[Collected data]
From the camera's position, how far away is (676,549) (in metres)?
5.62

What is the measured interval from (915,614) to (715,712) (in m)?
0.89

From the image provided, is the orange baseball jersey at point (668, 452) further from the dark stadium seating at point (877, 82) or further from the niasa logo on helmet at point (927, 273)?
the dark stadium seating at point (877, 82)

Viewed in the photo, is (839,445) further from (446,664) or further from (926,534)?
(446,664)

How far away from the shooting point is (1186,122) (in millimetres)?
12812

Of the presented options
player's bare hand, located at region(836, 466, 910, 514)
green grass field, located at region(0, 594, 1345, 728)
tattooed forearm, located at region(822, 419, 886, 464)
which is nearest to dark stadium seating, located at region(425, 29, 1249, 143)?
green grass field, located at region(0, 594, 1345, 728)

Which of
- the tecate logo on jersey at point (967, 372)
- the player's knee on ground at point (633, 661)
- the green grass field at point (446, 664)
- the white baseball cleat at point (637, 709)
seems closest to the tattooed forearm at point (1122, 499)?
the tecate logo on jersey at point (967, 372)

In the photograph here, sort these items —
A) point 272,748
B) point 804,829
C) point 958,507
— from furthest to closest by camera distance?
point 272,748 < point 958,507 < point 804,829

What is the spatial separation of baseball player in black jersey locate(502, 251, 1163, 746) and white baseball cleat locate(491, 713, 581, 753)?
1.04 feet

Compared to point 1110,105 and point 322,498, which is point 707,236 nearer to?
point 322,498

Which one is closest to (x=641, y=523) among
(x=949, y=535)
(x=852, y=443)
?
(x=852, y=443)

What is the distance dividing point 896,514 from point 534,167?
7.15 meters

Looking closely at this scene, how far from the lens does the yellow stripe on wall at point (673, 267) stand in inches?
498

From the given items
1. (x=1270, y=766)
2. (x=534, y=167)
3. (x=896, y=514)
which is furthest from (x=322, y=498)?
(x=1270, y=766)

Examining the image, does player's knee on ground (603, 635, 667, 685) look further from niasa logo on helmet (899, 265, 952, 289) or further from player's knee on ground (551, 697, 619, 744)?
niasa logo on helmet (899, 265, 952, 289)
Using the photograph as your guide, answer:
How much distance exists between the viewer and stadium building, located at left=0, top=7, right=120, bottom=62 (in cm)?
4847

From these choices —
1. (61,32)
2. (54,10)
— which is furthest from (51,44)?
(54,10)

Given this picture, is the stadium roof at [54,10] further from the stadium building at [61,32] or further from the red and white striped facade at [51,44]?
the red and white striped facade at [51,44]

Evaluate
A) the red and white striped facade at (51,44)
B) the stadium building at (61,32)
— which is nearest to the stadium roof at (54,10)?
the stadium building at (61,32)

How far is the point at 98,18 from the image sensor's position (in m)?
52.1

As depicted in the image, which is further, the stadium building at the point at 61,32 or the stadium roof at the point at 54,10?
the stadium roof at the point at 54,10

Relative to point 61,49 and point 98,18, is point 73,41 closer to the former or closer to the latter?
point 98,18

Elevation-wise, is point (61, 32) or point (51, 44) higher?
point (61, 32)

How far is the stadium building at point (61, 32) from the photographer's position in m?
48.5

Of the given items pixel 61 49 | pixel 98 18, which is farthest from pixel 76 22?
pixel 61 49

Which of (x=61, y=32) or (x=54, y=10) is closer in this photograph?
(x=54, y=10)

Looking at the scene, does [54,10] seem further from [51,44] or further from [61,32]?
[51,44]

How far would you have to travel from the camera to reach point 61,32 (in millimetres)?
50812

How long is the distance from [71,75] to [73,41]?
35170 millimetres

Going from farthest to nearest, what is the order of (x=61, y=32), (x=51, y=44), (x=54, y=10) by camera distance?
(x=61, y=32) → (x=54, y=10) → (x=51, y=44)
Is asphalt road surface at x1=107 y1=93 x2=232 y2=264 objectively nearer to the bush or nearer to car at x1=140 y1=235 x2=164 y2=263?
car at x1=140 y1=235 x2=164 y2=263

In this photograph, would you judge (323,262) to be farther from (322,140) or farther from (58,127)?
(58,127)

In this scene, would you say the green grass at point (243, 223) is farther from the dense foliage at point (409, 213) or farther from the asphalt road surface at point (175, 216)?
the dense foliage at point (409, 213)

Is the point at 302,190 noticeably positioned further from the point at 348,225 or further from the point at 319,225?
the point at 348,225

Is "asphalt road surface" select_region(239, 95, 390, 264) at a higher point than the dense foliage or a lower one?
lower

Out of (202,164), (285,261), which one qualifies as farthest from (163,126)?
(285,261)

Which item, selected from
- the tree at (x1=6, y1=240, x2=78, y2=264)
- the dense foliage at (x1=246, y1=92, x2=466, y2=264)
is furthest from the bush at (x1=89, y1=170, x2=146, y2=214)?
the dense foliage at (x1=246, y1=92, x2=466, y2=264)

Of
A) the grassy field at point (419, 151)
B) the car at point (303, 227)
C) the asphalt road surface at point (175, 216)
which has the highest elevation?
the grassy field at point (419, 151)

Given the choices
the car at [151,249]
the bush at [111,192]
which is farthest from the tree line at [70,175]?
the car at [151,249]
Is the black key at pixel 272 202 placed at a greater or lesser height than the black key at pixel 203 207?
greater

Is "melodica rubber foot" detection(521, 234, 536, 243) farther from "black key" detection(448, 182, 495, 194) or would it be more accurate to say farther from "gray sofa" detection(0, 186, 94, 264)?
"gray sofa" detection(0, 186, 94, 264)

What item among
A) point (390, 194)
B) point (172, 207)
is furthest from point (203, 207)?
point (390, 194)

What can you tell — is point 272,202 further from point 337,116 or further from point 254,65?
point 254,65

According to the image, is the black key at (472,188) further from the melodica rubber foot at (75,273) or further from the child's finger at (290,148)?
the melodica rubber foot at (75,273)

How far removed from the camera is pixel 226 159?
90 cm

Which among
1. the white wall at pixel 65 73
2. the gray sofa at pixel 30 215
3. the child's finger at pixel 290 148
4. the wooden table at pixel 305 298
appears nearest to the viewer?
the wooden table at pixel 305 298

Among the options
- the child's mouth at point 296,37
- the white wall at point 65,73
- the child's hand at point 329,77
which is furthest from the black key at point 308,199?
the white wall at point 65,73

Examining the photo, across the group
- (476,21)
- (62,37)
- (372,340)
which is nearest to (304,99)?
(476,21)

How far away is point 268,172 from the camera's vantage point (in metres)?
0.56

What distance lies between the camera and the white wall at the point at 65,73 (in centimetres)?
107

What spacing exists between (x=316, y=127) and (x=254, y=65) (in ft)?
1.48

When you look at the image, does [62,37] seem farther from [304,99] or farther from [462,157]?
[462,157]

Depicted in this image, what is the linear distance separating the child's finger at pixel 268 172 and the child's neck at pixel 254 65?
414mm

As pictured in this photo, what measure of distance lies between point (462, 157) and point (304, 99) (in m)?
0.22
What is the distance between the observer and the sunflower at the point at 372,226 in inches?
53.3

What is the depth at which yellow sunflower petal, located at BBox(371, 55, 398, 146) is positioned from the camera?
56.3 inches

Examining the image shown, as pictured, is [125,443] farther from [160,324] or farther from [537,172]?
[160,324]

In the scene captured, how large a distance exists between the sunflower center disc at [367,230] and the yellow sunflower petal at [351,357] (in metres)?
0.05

Your goal:
Transcribe all the entries, keeping each one exactly as it is.

Output of the task:
From the camera's position, how far away is (676,549) (in metres)?
5.62

What is the measured interval from (915,614) to (715,712) (in m)?
0.89

From the image provided, is the orange baseball jersey at point (668, 452) further from the dark stadium seating at point (877, 82) or further from the niasa logo on helmet at point (927, 273)?
the dark stadium seating at point (877, 82)

Viewed in the photo, is (839,445) further from (446,664) or further from (926,534)?
(446,664)

How far away from the shooting point is (1186,122) (in millimetres)?
12812

Of the presented options
player's bare hand, located at region(836, 466, 910, 514)
green grass field, located at region(0, 594, 1345, 728)
tattooed forearm, located at region(822, 419, 886, 464)
which is nearest to dark stadium seating, located at region(425, 29, 1249, 143)?
green grass field, located at region(0, 594, 1345, 728)

Which of
- the tecate logo on jersey at point (967, 372)
- the player's knee on ground at point (633, 661)
- the green grass field at point (446, 664)
- the white baseball cleat at point (637, 709)
seems closest to the tattooed forearm at point (1122, 499)?
the tecate logo on jersey at point (967, 372)

In the photograph here, sort these items —
A) point 272,748
B) point 804,829
C) point 958,507
— from furthest to closest by camera distance?
point 272,748 < point 958,507 < point 804,829

What is the spatial separation of baseball player in black jersey locate(502, 251, 1163, 746) and white baseball cleat locate(491, 713, 581, 753)?
1.04 feet

Compared to point 1110,105 and point 322,498, which is point 707,236 nearer to?
point 322,498

Which one is closest to (x=641, y=523) among
(x=949, y=535)
(x=852, y=443)
?
(x=852, y=443)

What is the distance dividing point 896,514 from point 534,167?
7.15 meters

Looking closely at this scene, how far from the lens does the yellow stripe on wall at point (673, 267) stand in inches?
498

From the given items
1. (x=1270, y=766)
2. (x=534, y=167)
3. (x=896, y=514)
which is furthest from (x=322, y=498)?
(x=1270, y=766)

Examining the image, does player's knee on ground (603, 635, 667, 685) look further from niasa logo on helmet (899, 265, 952, 289) or further from player's knee on ground (551, 697, 619, 744)?
niasa logo on helmet (899, 265, 952, 289)
Using the photograph as your guide, answer:
How much distance exists between the viewer and stadium building, located at left=0, top=7, right=120, bottom=62 (in cm)?
4847

From these choices —
1. (61,32)
2. (54,10)
— which is furthest from (51,44)?
(54,10)

Given this picture, is the stadium roof at [54,10] further from the stadium building at [61,32] or further from the red and white striped facade at [51,44]?
the red and white striped facade at [51,44]

Evaluate
A) the red and white striped facade at (51,44)
B) the stadium building at (61,32)
— which is nearest to the stadium roof at (54,10)?
the stadium building at (61,32)

How far is the point at 98,18 from the image sensor's position (in m)?
52.1

As depicted in the image, which is further, the stadium building at the point at 61,32 or the stadium roof at the point at 54,10?
the stadium roof at the point at 54,10

Relative to point 61,49 and point 98,18, is point 73,41 closer to the former or closer to the latter?
point 98,18

Elevation-wise, is point (61, 32) or point (51, 44) higher?
point (61, 32)

How far is the stadium building at point (61, 32) from the photographer's position in m?
48.5

Of the given items pixel 61 49 | pixel 98 18, which is farthest from pixel 76 22?
pixel 61 49

Which of (x=61, y=32) or (x=54, y=10) is closer in this photograph?
(x=54, y=10)

Looking at the scene, does [54,10] seem further from [51,44] or further from [61,32]?
[51,44]

How far would you have to travel from the camera to reach point 61,32 (in millimetres)?
50812

How long is the distance from [71,75] to [73,41]?
35170 millimetres

Going from farthest to nearest, what is the order of (x=61, y=32), (x=51, y=44), (x=54, y=10) by camera distance?
(x=61, y=32) → (x=54, y=10) → (x=51, y=44)
Is asphalt road surface at x1=107 y1=93 x2=232 y2=264 objectively nearer to the bush or nearer to car at x1=140 y1=235 x2=164 y2=263?
car at x1=140 y1=235 x2=164 y2=263

In this photograph, would you judge (323,262) to be farther from (322,140) or farther from (58,127)?
(58,127)

In this scene, would you say the green grass at point (243, 223) is farther from the dense foliage at point (409, 213) or farther from the asphalt road surface at point (175, 216)?
the dense foliage at point (409, 213)

Is the point at 302,190 noticeably positioned further from the point at 348,225 or further from the point at 319,225?
the point at 348,225

Is "asphalt road surface" select_region(239, 95, 390, 264) at a higher point than the dense foliage or a lower one?
lower

Out of (202,164), (285,261), which one qualifies as farthest from (163,126)?
(285,261)

Which item, selected from
- the tree at (x1=6, y1=240, x2=78, y2=264)
- the dense foliage at (x1=246, y1=92, x2=466, y2=264)
is furthest from the bush at (x1=89, y1=170, x2=146, y2=214)?
the dense foliage at (x1=246, y1=92, x2=466, y2=264)

Of
A) the grassy field at point (419, 151)
B) the car at point (303, 227)
C) the asphalt road surface at point (175, 216)
which has the highest elevation?
the grassy field at point (419, 151)

Given the choices
the car at [151,249]
the bush at [111,192]
which is farthest from the tree line at [70,175]?
the car at [151,249]
Is the black key at pixel 272 202 placed at a greater or lesser height than the black key at pixel 203 207?
greater

Is "melodica rubber foot" detection(521, 234, 536, 243) farther from "black key" detection(448, 182, 495, 194) or would it be more accurate to say farther from "gray sofa" detection(0, 186, 94, 264)?
"gray sofa" detection(0, 186, 94, 264)

What item among
A) point (390, 194)
B) point (172, 207)
is furthest from point (203, 207)?
point (390, 194)

What can you tell — is point 272,202 further from point 337,116 or further from point 254,65?
point 254,65

According to the image, is the black key at (472,188) further from the melodica rubber foot at (75,273) or further from the child's finger at (290,148)?
the melodica rubber foot at (75,273)

How far removed from the camera is pixel 226 159?
90 cm

Which among
1. the white wall at pixel 65 73
2. the gray sofa at pixel 30 215
3. the child's finger at pixel 290 148
4. the wooden table at pixel 305 298
appears nearest to the viewer?
the wooden table at pixel 305 298

Among the options
- the child's mouth at point 296,37
- the white wall at point 65,73
- the child's hand at point 329,77
which is furthest from the black key at point 308,199?
the white wall at point 65,73

Examining the photo, across the group
- (476,21)
- (62,37)
- (372,340)
which is nearest to (304,99)?
(476,21)

How far away is point 268,172 from the camera's vantage point (in metres)?
0.56

What distance lies between the camera and the white wall at the point at 65,73 (in centimetres)?
107

What spacing exists between (x=316, y=127) and (x=254, y=65) (in ft)?
1.48

When you look at the image, does [62,37] seem farther from [304,99] or farther from [462,157]?
[462,157]

Depicted in this image, what is the linear distance separating the child's finger at pixel 268 172 and the child's neck at pixel 254 65?
414mm

As pictured in this photo, what measure of distance lies between point (462, 157) and point (304, 99) (in m)?
0.22
What is the distance between the observer and the sunflower at the point at 372,226 in inches?
53.3

What is the depth at which yellow sunflower petal, located at BBox(371, 55, 398, 146) is positioned from the camera?
56.3 inches

Examining the image shown, as pictured, is [125,443] farther from [160,324] or farther from [537,172]?
[160,324]

In the scene captured, how large a distance exists between the sunflower center disc at [367,230] and the yellow sunflower petal at [351,357] (in metres)?
0.05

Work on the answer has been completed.